Results obtained with two different power-system models (one of which is a microgrid with a significant share of inverter-based generation) confirmed more accurate power balancing compared to using static UFLS thresholds. The concept was proved to be robust and efficient despite involvement of RoCoF. The project helped to demonstrate that mainstream thinking, which involves many system operators, about RoCoF being unsuitable for emergency power balancing, is unjust.
Biographies:
Urban Rudez is a team member of Laboratory of electric power and supply in University of Ljubljana, Faculty of Electrical Engineering (Slovenia). His areas of interest include mainly power-system stability, power-system dynamic simulations and wide area measurement, protection and control applications. He is engaged in numerous research projects and an active member of CIGRE and IEEE. He (co)authored 28 original scientific papers and (co)presented more than 70 scientific contributions in domestic and international conferences.
Rajne Ilievska received B.Sc. degree in Electrical Engineering and Information Technologies from Ss. Cyril and Methodius University in Skopje, N. Macedonia in 2017, and in 2019 she received M.Sc. degree in Electrical Engineering from University of Ljubljana, Slovenia. She is currently working as a data scientist with the electricity distribution company Elektro Ljubljana in Ljubljana, Slovenia. Her areas of interest include data analytics and smart grids.

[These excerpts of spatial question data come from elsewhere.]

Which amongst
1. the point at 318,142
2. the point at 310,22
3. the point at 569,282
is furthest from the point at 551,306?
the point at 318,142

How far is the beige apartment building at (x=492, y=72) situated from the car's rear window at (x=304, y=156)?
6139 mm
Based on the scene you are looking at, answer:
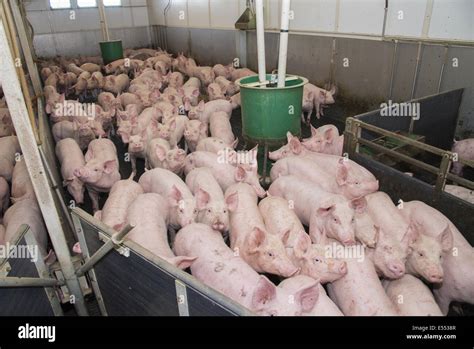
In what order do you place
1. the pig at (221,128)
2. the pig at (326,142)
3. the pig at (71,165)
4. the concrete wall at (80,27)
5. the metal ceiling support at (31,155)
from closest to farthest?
1. the metal ceiling support at (31,155)
2. the pig at (71,165)
3. the pig at (326,142)
4. the pig at (221,128)
5. the concrete wall at (80,27)

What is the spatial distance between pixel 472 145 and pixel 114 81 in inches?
308

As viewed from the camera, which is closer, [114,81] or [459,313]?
[459,313]

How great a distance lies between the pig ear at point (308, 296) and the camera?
2371mm

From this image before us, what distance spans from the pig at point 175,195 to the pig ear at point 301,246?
3.47ft

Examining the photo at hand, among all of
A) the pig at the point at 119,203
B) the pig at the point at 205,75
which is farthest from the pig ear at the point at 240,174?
the pig at the point at 205,75

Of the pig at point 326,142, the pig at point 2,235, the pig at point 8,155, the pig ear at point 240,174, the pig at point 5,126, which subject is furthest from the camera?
the pig at point 5,126

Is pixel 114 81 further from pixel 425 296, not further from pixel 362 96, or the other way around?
pixel 425 296

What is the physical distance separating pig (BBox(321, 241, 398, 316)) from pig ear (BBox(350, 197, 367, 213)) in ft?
1.66

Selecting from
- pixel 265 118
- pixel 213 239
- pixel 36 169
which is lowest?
pixel 213 239

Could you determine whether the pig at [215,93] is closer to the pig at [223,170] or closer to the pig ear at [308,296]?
the pig at [223,170]

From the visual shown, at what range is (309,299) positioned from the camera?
2.44 meters

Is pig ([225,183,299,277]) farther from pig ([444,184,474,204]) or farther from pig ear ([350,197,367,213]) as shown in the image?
pig ([444,184,474,204])

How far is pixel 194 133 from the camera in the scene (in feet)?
18.4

Denis Sodin received his B. Sc. and M. Sc. degrees in Electrical Engineering from the University of Ljubljana, Slovenia, in 2014 and 2017, respectively. Since graduation, he has been working at the Jozef Stefan Institute as a research assistant and at ComSensus as a research & innovation engineer and domain expert. His areas of interest include improvement of conventional under-frequency load shedding, applicability of PMU data for fault detection, localization/classification in power distribution networks and hardware-in-the-loop testing with a real-time digital simulator.
Janez Zakonjsek completed his M.Sc. studies at Faculty of electrical Engineering in Ljubljana, Slovenia in 1977.He started his international career as relay protection engineer at ISKRA company. In 1991 he joined former ABB Relays in Sweden, where he was active as Senior Application Specialist all around the world. In 1977 he also joined CIGRE organization where he participated actively in different working groups as a convener or regular member as well as within Slovenian and international CIGRE SC B5. Today he is active as independent consultant within his RELARTE company.
Rafael Mihalic received his Dipl. Eng., M.Sc. and Ph.D. degrees from Faculty of Electrical Engineering, University of Ljubljana, Ljubljana, Slovenia. He was a member of the Siemens Power Transmission and Distribution Group, Erlangen, Germany, a Visiting Researcher at ETH Zuerich and TEI of Crete. Since 2005 he is a full professor in the Department of Power Systems and Devices, head of Lab. for Electric Power Supply and leads the national research program Electric Power Systems. His areas of interest include power system dynamics and analysis and FACTS devices. He is a member of IEEE and a distinguished member of CIGRE.